▶ EXERCISE:
Substitute "viewer" for "camera" in the rows from the line with "Between the swim" to the line with "2.35 metres", and return only those lines with nothing else changed.

▶ INPUT:
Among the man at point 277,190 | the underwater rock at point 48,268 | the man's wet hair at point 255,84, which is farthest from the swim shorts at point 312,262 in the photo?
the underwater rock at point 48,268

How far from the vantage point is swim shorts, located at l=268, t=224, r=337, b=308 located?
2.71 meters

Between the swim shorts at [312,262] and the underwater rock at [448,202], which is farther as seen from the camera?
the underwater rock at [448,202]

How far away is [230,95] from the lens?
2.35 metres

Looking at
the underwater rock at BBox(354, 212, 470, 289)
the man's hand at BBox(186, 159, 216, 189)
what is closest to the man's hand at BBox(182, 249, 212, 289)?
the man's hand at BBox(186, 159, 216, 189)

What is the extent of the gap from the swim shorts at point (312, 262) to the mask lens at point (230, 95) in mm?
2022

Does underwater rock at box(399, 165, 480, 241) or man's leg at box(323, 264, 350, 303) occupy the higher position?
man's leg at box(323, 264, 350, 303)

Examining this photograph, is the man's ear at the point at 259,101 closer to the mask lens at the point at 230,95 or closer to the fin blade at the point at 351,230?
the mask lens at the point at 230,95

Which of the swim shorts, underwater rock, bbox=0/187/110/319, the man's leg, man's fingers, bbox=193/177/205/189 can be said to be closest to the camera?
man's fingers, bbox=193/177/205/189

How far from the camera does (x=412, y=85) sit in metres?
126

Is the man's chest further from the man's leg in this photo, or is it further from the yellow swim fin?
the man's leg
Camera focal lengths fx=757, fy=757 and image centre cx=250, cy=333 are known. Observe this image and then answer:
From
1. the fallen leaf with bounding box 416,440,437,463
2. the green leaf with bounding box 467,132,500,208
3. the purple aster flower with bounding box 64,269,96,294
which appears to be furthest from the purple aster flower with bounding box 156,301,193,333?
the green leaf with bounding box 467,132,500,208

▶ TASK OUTPUT:
Between the swim shorts at [312,262] and the underwater rock at [448,202], which is farther as seen from the viewer?
the underwater rock at [448,202]

How far away is [230,95] from the lens?
2.35 metres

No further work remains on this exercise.